Si yo hubiese inventado mi escritura, lo hubiese hecho como una revolución interminable. En cada situación hay que crear un modo de exposición apropiado, inventar la ley del acontecimiento singular, tener en cuenta al destinatario supuesto o deseado; y, al mismo tiempo, pretender que esa escritura determinará al lector, el cual aprenderá a leer (a «vivir») eso que, por otro lado, no estaba acostumbrado a recibir. Esperamos que renacerá, determinado de otra forma: por ejemplo, esos injertos sin confusión de lo poético sobre lo filosófico, o ciertas maneras de utilizar las homonimias, lo indecidible, las astucias de la lengua, que muchos leen como confusión porque quieren ignorar su necesidad propiamente lógica.

Cada libro es una pedagogía destinada a formar a su lector. Las producciones de masa que inundan la prensa y la edición no forman a los lectores, suponen de forma fantasmal un lector ya programado. Tanto que terminan por formatear a ese destinatario mediocre que postularon antes. Sin embargo, por cuidado a la fidelidad, como usted dice, al momento de dejar una huella, debo hacer que esté disponible para cualquiera: ni siquiera puedo dirigirla singularmente a alguien.
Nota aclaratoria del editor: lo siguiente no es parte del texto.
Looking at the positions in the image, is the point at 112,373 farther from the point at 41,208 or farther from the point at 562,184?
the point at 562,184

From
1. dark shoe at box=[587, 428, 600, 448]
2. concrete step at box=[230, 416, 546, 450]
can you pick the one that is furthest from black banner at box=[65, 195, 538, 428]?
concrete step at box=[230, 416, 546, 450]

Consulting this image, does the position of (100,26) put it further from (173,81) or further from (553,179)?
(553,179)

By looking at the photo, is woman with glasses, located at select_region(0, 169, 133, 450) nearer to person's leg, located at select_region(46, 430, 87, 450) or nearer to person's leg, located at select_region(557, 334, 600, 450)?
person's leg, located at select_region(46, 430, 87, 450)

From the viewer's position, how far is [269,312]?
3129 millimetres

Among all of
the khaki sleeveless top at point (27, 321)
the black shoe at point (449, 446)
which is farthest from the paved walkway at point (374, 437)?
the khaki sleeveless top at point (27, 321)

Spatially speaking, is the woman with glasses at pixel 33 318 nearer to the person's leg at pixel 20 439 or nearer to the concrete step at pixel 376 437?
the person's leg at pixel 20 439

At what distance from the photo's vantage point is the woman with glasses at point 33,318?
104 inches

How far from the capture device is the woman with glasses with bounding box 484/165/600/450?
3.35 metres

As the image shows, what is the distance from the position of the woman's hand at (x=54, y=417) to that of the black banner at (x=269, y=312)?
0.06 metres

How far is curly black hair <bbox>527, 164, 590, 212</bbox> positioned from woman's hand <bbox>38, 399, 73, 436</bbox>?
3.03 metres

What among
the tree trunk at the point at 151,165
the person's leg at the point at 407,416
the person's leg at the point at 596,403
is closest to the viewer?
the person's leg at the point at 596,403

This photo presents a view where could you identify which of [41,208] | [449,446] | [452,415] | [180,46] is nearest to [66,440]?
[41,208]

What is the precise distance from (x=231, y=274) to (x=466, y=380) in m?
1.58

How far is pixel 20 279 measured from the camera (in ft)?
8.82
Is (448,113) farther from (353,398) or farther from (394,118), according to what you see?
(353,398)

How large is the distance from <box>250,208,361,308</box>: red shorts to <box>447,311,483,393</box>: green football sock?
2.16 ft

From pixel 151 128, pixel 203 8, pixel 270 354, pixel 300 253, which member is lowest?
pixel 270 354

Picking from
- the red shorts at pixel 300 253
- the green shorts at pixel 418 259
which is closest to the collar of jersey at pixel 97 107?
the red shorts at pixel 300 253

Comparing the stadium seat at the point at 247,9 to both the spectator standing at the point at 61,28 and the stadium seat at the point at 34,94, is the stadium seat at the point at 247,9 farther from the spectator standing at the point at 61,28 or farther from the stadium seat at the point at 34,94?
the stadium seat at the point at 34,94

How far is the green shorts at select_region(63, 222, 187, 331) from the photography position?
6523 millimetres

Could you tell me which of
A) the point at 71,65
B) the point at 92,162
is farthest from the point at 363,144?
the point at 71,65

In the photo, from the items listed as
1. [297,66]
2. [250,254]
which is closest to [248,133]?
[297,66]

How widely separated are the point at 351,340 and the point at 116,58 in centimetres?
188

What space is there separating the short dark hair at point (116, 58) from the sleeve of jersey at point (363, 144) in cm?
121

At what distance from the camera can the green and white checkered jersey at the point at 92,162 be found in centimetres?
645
Por más fieles que queramos ser, cada vez estamos traicionando la singularidad del otro a quien nos dirigimos. A fortiori cuando escribimos libros de una gran generalidad: no sabemos a quién hablamos, inventamos o creamos siluetas, pero en el fondo eso ya no nos pertenece. Orales o escritos, todos esos gestos nos abandonan, actúan independientemente de nosotros. Como máquinas, en el mejor de los casos como marionetas —me explico mejor en Papel máquina (Galilée, 2001)—. En el momento en que dejo (publicar) «mi» libro (nadie me obliga a hacerlo), me vuelvo, apareciendo-desapareciendo, como ese espectro ineducable que nunca habrá aprendido a vivir. La huella que dejo significa al mismo tiempo mi muerte, por venir o ya advenida, y la esperanza de que me sobreviva. No es una ambición de inmortalidad, es estructural. Dejo ahí un pedazo de papel, me voy, muero: imposible salir de esa estructura, es la forma constante de mi vida. Cada vez que dejo ir algo, vivo mi muerte en la escritura. Prueba extrema: nos expropiamos sin saber a quién hemos confiado la cosa que dejamos. ¿Quién va a heredarla, y cómo? ¿Habrá siquiera herederos? Es una pregunta que podemos hacernos hoy más que nunca. Me ocupa sin cesar.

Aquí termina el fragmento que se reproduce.